平場のシーンではなく、歌でお話が進行していくイメージ。
終始鳴り止まない音楽に、陽気な男性陣、美しい女性陣、美味しそうな食事…まさに大画面で観てこその映画でしょう。
お話も、ディズニー・ピクサー映画のように「当初の目的を達成した先に、本当のゴールがやってくる」という起承転結の二重掛け方式で、よく出来ていると思いました。
ただ、私にとっては若干テンポが悪いように感じました。
普通の映画ならば、せいぜい90分くらいで済ませるささやかな話なのに、大抵のシーンがメロディーに乗せて、節をつけて歌うわけですから、長尺になるのも当然かな、と。

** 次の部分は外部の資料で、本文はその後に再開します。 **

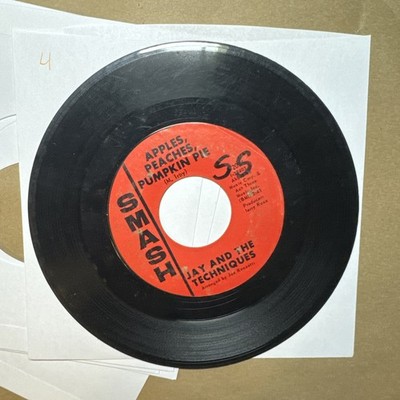 JAY AND THE TECHNIQUES - APPLES,PEACHES,PUMPKIN PIE - SMASH S-2086 - USA - SOUL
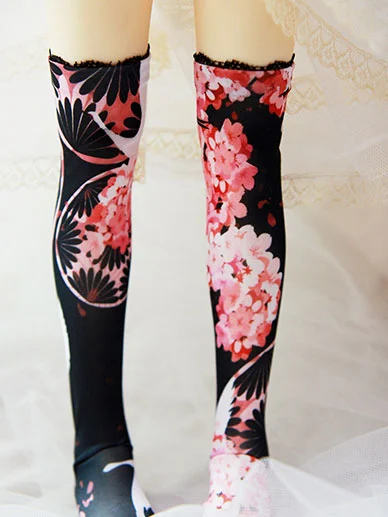 ドール靴下 ストッキング SD/MDDサイズ人形通用 黒色/赤色/紫色あり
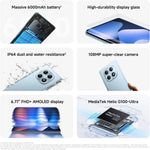 Smartphone Xiaomi Redmi Note 15 6+128 Preto - MZB0M8GEU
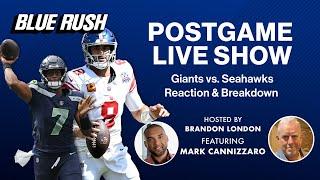 Giants vs. Seahawks Postgame Live Show | Blue Rush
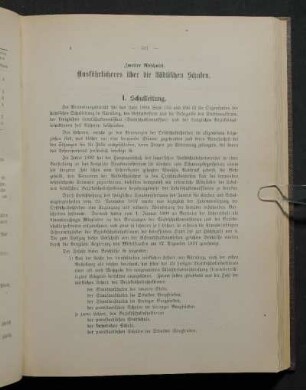 Zweiter Abschnitt. Ausführlicheres über die städtischen Schulen.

また、通常のミュージカル映画と違い、エモーションが盛り上がっての歌唱シーン突入ではなく、基本どのシーンもすべからく歌で進行させる縛りを入れた結果、メリハリが弱く感じ、途中で飽きがきてしまいました。
曲自体も私にとっては、あまり印象に残らないものに感じ、OPナンバーを除いてサントラなどで聞き返す気にはならないかな。
ここは完全に好みの問題です。
テンポで言えば、終盤が特に鈍重に感じました。
よく出来た映画だと、終盤ギアを上げて畳みかけをすることが多いと思うのです。
しかし、この作品は主要キャラそれぞれの旅立ちを、良く言えば丁寧に描いてくれるのですが、裏を返すと終盤こそが極端にテンポが緩くなってしまっているのです。
曲の好みは人それぞれですが、キャストもお話も悪くないので、テンポをチューニングし直せばもっと締まりのある印象になったかな、と。
もしかしたら傑作になり得るポテンシャルはあったと思うので惜しい印象でしたね。